The latest data pertain to the STARS-ADHD-Adult trial, which enrolled a cohort of 221 adults ages 18 and older who have been diagnosed with inattention or combined-type ADHD. After 6 weeks of use of EndeavorRx, the cohort had an average change of 6.46 points on the TOVA ACS, compared with a 2.64-point change reported in adolescents and a 0.93-point change in children ages 8-12.

Eighty-three percent of patients had a clinical response to treatment, and 36.6% moved into the non-clinical range on the TOVA-ACS test.

In addition, 72.5% of adults in the study said they had seen at least some improvement in their quality of life following the initiation of therapy, with 45.8% achieving a clinically meaningful improvement on the Adult ADHD Quality of Life (AAQoL) scale.

Eleven patients said they experienced adverse events during the trial, the most common of which were nausea and headache.

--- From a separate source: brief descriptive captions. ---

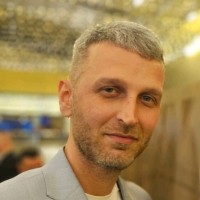 Cüneyt Sütlü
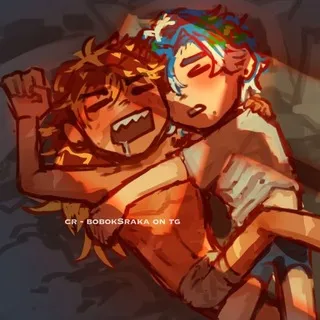 ͡ ЗЕМЛЕРЫ КФ 𖥔 🕶️🔥 ͡
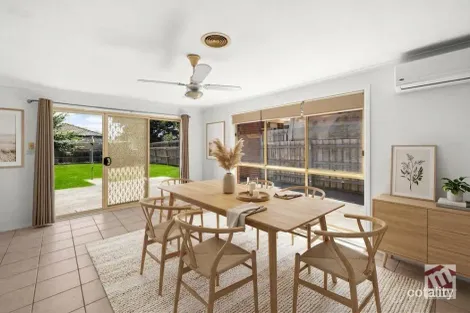 106 Catherine Dr, Hillside, VIC 3037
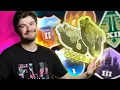 Samito s RARE Overwatch Collection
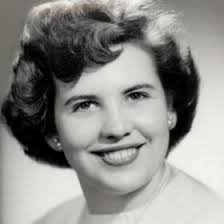 Donna May Hansen Obituary & Funeral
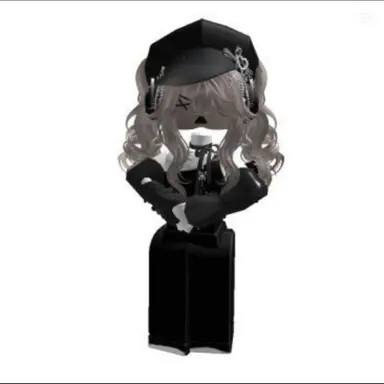 Profile image of 수현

Akili’s chief medical officer, Scott Kollins, Ph.D., positioned these results as an indication that there is a significant remaining unmet need in ADHD therapy.

“These data come at a critical time as there is a growing demand among adults with ADHD for safe, effective, and accessible non-drug treatment,” he said, in a press release. “It is increasingly recognized that current available options are not working and/or are not available.”

The data also come at a time when the prescription digital therapeutics market has been navigating choppy economic waters, illustrated most notably by the bankruptcy filing last month by one of the industry’s biggest players, Pear Therapeutics.